Source material:
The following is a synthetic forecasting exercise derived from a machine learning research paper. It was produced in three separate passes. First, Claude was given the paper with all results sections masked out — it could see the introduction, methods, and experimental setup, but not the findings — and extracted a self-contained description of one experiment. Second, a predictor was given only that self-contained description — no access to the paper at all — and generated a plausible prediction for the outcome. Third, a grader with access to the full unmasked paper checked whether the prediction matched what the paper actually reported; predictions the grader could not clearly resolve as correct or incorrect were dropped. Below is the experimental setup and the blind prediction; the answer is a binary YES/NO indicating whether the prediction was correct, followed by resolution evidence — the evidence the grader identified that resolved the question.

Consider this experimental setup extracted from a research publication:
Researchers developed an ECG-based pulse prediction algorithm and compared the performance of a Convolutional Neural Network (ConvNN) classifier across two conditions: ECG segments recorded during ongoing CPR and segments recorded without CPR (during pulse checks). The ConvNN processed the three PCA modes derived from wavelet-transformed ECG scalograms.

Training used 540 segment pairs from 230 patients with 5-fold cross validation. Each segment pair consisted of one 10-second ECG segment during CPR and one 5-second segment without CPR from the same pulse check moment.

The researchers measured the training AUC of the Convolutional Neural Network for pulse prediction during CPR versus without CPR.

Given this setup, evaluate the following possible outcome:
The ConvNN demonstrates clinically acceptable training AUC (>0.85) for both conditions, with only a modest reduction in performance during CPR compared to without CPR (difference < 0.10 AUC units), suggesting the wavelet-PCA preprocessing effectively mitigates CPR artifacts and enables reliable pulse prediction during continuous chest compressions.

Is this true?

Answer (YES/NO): NO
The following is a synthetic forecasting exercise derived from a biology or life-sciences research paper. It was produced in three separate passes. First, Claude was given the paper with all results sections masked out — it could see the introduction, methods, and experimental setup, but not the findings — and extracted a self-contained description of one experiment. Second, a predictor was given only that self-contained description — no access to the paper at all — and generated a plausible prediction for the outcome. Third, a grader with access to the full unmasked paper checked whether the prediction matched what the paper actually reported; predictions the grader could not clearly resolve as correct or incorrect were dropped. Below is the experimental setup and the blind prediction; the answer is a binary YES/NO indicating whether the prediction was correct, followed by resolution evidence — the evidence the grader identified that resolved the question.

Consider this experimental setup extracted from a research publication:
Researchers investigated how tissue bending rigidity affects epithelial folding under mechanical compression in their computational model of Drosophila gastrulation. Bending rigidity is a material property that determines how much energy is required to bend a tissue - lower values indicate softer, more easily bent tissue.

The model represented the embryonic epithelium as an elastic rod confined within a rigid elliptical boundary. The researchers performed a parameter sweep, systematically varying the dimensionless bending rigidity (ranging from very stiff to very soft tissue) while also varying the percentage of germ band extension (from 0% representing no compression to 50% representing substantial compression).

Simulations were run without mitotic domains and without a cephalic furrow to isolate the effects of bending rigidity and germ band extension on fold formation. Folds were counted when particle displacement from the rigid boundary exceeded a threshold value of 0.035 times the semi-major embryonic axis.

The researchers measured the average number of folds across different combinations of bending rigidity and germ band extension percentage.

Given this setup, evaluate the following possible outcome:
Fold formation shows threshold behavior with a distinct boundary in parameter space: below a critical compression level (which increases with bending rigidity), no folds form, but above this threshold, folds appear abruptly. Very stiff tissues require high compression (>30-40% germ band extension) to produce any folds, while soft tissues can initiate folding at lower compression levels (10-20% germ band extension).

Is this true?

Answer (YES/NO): NO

Exercise goal: Print all the records exactly as written.

Solution to this task:
The following is a synthetic forecasting exercise derived from a machine learning research paper. It was produced in three separate passes. First, Claude was given the paper with all results sections masked out — it could see the introduction, methods, and experimental setup, but not the findings — and extracted a self-contained description of one experiment. Second, a predictor was given only that self-contained description — no access to the paper at all — and generated a plausible prediction for the outcome. Third, a grader with access to the full unmasked paper checked whether the prediction matched what the paper actually reported; predictions the grader could not clearly resolve as correct or incorrect were dropped. Below is the experimental setup and the blind prediction; the answer is a binary YES/NO indicating whether the prediction was correct, followed by resolution evidence — the evidence the grader identified that resolved the question.

Consider this experimental setup extracted from a research publication:
Researchers developed an ECG-based pulse prediction algorithm and compared the performance of a Convolutional Neural Network (ConvNN) classifier across two conditions: ECG segments recorded during ongoing CPR and segments recorded without CPR (during pulse checks). The ConvNN processed the three PCA modes derived from wavelet-transformed ECG scalograms.

Training used 540 segment pairs from 230 patients with 5-fold cross validation. Each segment pair consisted of one 10-second ECG segment during CPR and one 5-second segment without CPR from the same pulse check moment.

The researchers measured the training AUC of the Convolutional Neural Network for pulse prediction during CPR versus without CPR.

Given this setup, evaluate the following possible outcome:
The ConvNN demonstrates clinically acceptable training AUC (>0.85) for both conditions, with only a modest reduction in performance during CPR compared to without CPR (difference < 0.10 AUC units), suggesting the wavelet-PCA preprocessing effectively mitigates CPR artifacts and enables reliable pulse prediction during continuous chest compressions.

Is this true?

Answer (YES/NO): NO
The following is a synthetic forecasting exercise derived from a biology or life-sciences research paper. It was produced in three separate passes. First, Claude was given the paper with all results sections masked out — it could see the introduction, methods, and experimental setup, but not the findings — and extracted a self-contained description of one experiment. Second, a predictor was given only that self-contained description — no access to the paper at all — and generated a plausible prediction for the outcome. Third, a grader with access to the full unmasked paper checked whether the prediction matched what the paper actually reported; predictions the grader could not clearly resolve as correct or incorrect were dropped. Below is the experimental setup and the blind prediction; the answer is a binary YES/NO indicating whether the prediction was correct, followed by resolution evidence — the evidence the grader identified that resolved the question.

Consider this experimental setup extracted from a research publication:
Researchers investigated how tissue bending rigidity affects epithelial folding under mechanical compression in their computational model of Drosophila gastrulation. Bending rigidity is a material property that determines how much energy is required to bend a tissue - lower values indicate softer, more easily bent tissue.

The model represented the embryonic epithelium as an elastic rod confined within a rigid elliptical boundary. The researchers performed a parameter sweep, systematically varying the dimensionless bending rigidity (ranging from very stiff to very soft tissue) while also varying the percentage of germ band extension (from 0% representing no compression to 50% representing substantial compression).

Simulations were run without mitotic domains and without a cephalic furrow to isolate the effects of bending rigidity and germ band extension on fold formation. Folds were counted when particle displacement from the rigid boundary exceeded a threshold value of 0.035 times the semi-major embryonic axis.

The researchers measured the average number of folds across different combinations of bending rigidity and germ band extension percentage.

Given this setup, evaluate the following possible outcome:
Fold formation shows threshold behavior with a distinct boundary in parameter space: below a critical compression level (which increases with bending rigidity), no folds form, but above this threshold, folds appear abruptly. Very stiff tissues require high compression (>30-40% germ band extension) to produce any folds, while soft tissues can initiate folding at lower compression levels (10-20% germ band extension).

Is this true?

Answer (YES/NO): NO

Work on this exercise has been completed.